Le ministère de la Santé à Gaza, interrogé vendredi, a maintenu que la fille de huit mois était morte à cause des gaz lacrymogènes, tout en ajoutant attendre les résultats du rapport du médecin légiste pour savoir si elle souffrait déjà d'une maladie.

La mort de Leïla al-Ghandour, annoncée mardi, a suscité un vif émoi. Lundi, 59 Palestiniens ont été tués lors de protestations à la frontière entre la bande de Gaza et Israël, la plupart par les tirs de soldats israéliens.

Selon le ministère gazaoui, le bébé, qui a été enterré mardi, a succombé après avoir inhalé des gaz tirés par les soldats israéliens. Sa famille accuse l'armée de "l'avoir tuée", sans évoquer les circonstances dans lesquelles un enfant de cet âge s'est retrouvé au coeur des violences.

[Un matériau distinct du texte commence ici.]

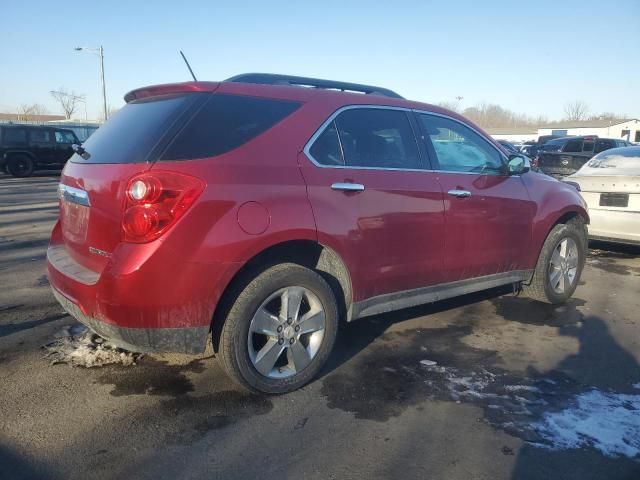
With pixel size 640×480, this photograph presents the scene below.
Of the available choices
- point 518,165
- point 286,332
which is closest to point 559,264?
point 518,165

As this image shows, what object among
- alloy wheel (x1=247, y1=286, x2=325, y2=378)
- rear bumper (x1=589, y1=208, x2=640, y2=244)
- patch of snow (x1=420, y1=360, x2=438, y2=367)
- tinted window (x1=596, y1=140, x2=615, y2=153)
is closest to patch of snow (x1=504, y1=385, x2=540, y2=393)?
patch of snow (x1=420, y1=360, x2=438, y2=367)

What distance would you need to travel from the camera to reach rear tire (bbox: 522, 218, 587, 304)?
4.92m

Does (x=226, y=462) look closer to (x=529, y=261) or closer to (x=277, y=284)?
(x=277, y=284)

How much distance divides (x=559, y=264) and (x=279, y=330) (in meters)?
3.22

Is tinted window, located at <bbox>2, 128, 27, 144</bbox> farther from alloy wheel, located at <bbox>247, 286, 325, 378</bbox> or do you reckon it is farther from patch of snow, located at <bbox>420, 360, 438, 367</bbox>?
patch of snow, located at <bbox>420, 360, 438, 367</bbox>

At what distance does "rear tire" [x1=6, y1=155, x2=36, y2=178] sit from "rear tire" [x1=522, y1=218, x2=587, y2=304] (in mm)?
18604

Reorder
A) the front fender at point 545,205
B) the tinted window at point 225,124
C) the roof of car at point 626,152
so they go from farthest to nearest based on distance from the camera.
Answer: the roof of car at point 626,152 → the front fender at point 545,205 → the tinted window at point 225,124

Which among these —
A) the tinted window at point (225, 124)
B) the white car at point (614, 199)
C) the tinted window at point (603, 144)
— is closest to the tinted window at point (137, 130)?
the tinted window at point (225, 124)

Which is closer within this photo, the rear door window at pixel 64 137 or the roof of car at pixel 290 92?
the roof of car at pixel 290 92

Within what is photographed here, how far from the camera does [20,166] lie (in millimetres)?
18594

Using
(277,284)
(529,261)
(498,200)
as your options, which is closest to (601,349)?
(529,261)

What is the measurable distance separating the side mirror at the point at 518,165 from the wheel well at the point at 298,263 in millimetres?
2000

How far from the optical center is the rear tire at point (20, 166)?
1838cm

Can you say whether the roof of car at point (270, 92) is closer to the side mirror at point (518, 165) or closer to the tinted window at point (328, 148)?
Answer: the tinted window at point (328, 148)
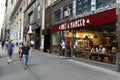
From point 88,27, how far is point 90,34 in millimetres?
1337

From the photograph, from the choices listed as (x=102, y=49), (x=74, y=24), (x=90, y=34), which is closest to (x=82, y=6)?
(x=74, y=24)

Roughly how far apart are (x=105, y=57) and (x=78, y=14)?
20.1 ft

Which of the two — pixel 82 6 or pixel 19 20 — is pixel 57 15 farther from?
pixel 19 20

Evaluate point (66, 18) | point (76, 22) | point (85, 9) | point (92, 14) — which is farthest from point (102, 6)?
point (66, 18)

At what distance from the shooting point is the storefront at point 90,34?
1789 centimetres

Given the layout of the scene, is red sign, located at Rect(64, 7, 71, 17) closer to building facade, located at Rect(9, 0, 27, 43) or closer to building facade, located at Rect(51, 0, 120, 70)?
building facade, located at Rect(51, 0, 120, 70)

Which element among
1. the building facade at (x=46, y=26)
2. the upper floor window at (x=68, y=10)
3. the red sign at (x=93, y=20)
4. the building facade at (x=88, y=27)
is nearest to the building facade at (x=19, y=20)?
the building facade at (x=46, y=26)

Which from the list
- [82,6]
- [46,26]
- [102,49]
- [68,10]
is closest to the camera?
[102,49]

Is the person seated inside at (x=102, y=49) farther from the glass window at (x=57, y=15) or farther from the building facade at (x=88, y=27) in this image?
the glass window at (x=57, y=15)

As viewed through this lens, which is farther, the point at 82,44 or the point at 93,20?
the point at 82,44

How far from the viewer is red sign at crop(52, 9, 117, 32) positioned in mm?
17259

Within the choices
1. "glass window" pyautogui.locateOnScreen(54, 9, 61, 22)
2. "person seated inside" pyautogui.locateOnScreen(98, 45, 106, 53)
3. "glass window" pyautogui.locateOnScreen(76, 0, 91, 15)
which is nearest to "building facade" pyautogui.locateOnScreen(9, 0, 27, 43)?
"glass window" pyautogui.locateOnScreen(54, 9, 61, 22)

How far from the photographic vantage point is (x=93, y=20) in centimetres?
1984

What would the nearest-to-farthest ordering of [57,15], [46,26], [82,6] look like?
1. [82,6]
2. [57,15]
3. [46,26]
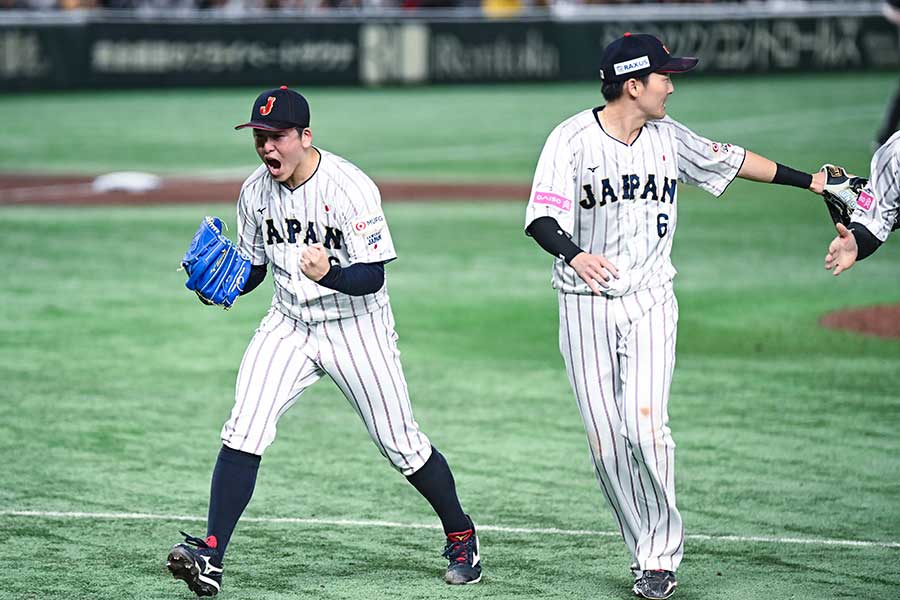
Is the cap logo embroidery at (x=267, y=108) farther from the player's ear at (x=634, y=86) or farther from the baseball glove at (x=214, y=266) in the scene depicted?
the player's ear at (x=634, y=86)

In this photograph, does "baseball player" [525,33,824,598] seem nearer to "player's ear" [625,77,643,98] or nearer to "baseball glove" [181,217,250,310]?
"player's ear" [625,77,643,98]

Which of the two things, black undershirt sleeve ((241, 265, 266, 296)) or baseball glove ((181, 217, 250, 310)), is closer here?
baseball glove ((181, 217, 250, 310))

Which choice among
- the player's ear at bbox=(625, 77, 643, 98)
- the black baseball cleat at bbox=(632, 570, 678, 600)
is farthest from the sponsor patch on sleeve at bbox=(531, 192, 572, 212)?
the black baseball cleat at bbox=(632, 570, 678, 600)

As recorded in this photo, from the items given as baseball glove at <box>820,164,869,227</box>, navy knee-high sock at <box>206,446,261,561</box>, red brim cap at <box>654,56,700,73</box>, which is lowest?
navy knee-high sock at <box>206,446,261,561</box>

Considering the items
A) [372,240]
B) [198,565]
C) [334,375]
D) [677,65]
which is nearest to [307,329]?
[334,375]

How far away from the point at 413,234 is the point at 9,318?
4.85 m

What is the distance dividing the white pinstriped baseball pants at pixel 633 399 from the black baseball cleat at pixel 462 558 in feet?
1.84

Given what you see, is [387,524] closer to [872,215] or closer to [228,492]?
[228,492]

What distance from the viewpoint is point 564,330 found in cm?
573

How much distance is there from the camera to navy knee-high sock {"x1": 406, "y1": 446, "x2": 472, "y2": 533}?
19.2ft

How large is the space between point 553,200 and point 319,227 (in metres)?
0.84

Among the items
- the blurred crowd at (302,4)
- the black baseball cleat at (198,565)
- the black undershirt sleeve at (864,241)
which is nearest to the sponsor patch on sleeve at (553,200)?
the black undershirt sleeve at (864,241)

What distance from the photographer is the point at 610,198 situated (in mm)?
5609

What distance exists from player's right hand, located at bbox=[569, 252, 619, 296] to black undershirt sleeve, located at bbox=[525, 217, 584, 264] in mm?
35
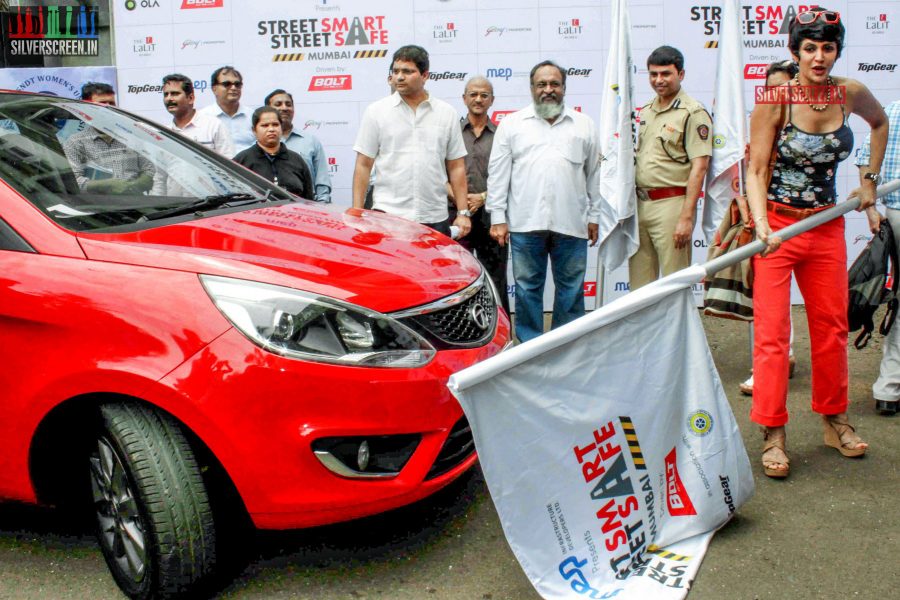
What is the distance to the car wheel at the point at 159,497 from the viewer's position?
2.92 m

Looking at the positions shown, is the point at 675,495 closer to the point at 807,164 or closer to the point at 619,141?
the point at 807,164

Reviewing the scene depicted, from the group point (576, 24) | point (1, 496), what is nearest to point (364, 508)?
point (1, 496)

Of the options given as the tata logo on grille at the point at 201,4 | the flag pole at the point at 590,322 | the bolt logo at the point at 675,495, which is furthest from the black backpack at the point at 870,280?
the tata logo on grille at the point at 201,4

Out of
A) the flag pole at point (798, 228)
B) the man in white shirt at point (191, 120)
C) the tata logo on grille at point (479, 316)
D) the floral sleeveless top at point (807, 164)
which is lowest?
the tata logo on grille at point (479, 316)

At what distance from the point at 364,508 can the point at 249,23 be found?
5.64 meters

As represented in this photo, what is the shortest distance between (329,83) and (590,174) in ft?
8.57

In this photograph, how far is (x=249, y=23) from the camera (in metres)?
7.72

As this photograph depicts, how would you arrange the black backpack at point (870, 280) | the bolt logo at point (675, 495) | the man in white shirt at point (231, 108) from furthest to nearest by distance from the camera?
1. the man in white shirt at point (231, 108)
2. the black backpack at point (870, 280)
3. the bolt logo at point (675, 495)

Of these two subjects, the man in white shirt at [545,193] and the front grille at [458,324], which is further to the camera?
the man in white shirt at [545,193]

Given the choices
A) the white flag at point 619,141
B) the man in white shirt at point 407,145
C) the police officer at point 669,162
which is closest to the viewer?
the police officer at point 669,162

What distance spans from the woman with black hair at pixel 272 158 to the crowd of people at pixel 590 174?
0.03 ft

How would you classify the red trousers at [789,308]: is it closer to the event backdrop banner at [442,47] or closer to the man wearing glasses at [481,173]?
the man wearing glasses at [481,173]

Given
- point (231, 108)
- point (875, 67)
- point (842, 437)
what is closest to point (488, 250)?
point (231, 108)

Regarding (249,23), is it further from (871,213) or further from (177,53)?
(871,213)
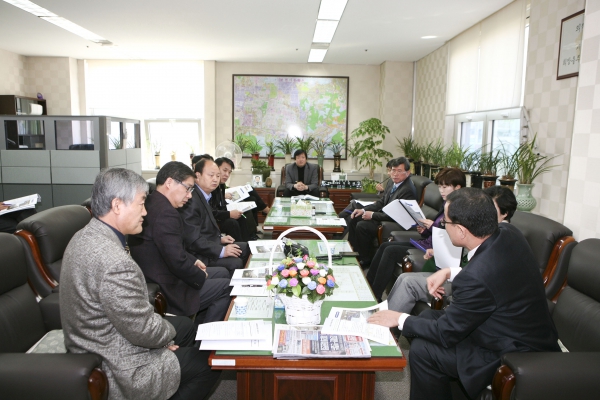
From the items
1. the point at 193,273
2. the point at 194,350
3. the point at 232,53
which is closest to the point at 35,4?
the point at 232,53

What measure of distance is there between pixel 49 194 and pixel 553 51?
21.1 feet

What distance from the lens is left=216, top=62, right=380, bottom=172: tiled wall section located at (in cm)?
864

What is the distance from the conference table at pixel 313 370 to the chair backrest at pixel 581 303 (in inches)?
38.0

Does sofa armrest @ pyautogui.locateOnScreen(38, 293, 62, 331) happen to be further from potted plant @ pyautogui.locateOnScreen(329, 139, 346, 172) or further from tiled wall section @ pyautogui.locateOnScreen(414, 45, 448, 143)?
potted plant @ pyautogui.locateOnScreen(329, 139, 346, 172)

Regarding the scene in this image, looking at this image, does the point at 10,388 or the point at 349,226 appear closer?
the point at 10,388

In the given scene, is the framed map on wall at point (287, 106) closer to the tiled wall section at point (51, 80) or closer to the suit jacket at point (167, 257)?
the tiled wall section at point (51, 80)

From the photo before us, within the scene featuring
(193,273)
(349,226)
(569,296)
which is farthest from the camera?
(349,226)

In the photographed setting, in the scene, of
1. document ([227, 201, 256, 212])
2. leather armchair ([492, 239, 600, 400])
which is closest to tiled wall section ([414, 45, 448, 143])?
document ([227, 201, 256, 212])

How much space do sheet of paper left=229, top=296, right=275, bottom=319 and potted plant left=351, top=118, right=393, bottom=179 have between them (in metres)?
5.99

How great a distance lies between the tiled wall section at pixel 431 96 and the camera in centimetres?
688

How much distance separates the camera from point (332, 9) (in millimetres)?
4945

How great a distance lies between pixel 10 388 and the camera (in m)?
1.61

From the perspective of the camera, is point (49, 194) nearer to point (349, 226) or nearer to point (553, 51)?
point (349, 226)

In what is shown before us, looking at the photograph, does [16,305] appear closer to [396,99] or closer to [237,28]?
[237,28]
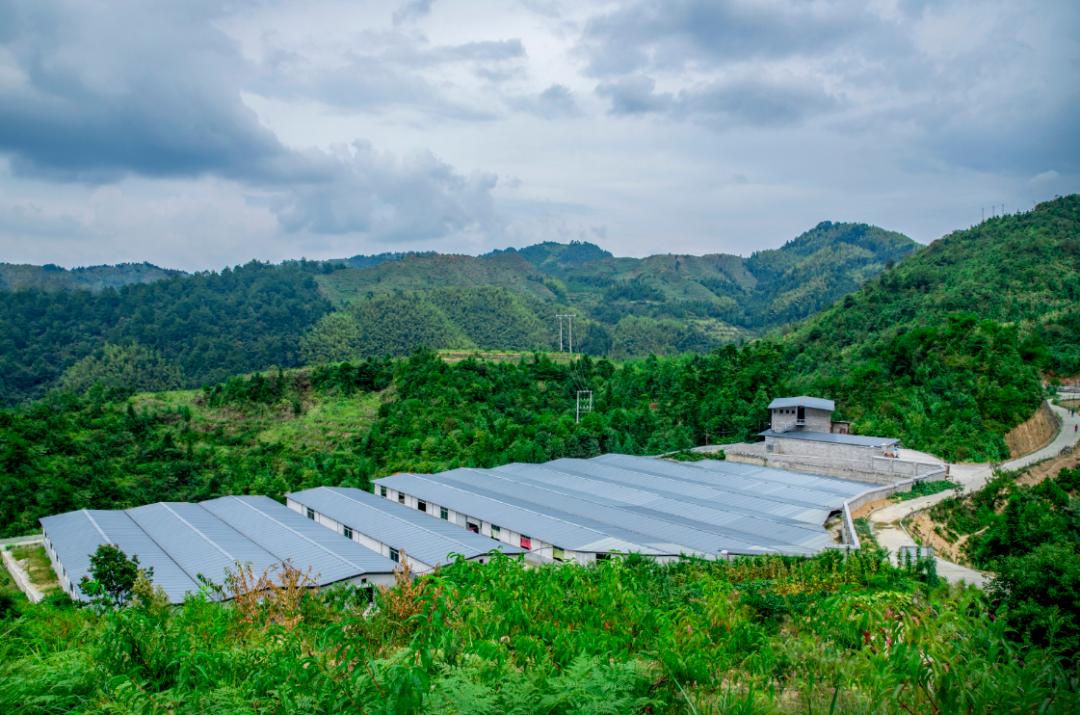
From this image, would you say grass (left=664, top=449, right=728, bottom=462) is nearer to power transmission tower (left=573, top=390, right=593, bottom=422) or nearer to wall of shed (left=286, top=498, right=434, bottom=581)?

Le lieutenant-colonel Conricus a dénoncé un "nouvel exemple de fabrication" de la part du Hamas, le mouvement islamiste qui gouverne la bande de Gaza et auquel Israël a livré trois guerres depuis 2008. "Nous avons des informations indiquant que le bébé souffrait d'un problème cardiaque et que c'était très probablement ce qui avait causé sa mort", a-t-il dit à l'AFP, ajoutant que ces informations provenaient d'un médecin palestinien anonyme.

Le porte-parole militaire n'a pas précisé comment le médecin pouvait affirmer que c'était bien ce problème cardiaque qui avait provoqué la mort de l'enfant, et non les gaz. "Nous n'avons pas de preuve supplémentaire. Le corps de ce pauvre bébé est à Gaza (...) il n'y a pas moyen d'être sûr". "Nous avons conclu que le bébé était mort à cause des gaz israéliens", a répété vendredi Achraf al-Qodra, porte-parole du ministère gazaoui de la Santé. "Est-ce qu'elle souffrait d'un autre mal? Nous attendons la fin du rapport du médecin légiste, qui pourrait arriver dimanche", a-t-il dit à l'AFP.

Un porte-parole du ministère de la Justice à Gaza a indiqué qu'une enquête était en cours comme pour n'importe quelle autre personne tuée.

L'armée israélienne a été confrontée à une vague de condamnations et d'appels à une enquête indépendante après les violences de lundi. Elle accuse le Hamas de s'être servi de la mobilisation palestinienne pour couvrir des tentatives d'attaques contre Israël, et d'avoir délibérément mis en danger la vie de femmes et d'enfants. Selon la famille de Leïla al-Ghandour, sa mère âgée de 17 ans avait laissé le bébé à un de ses frères parce qu'elle avait rendez-vous chez le dentiste, et c'est l'un de ces frères qui a emmené le nourrisson pour rejoindre d'autres membres de la famille à la frontière, où se déroulaient les heurts et où ils ont été pris sous les tirs de lacrymogènes.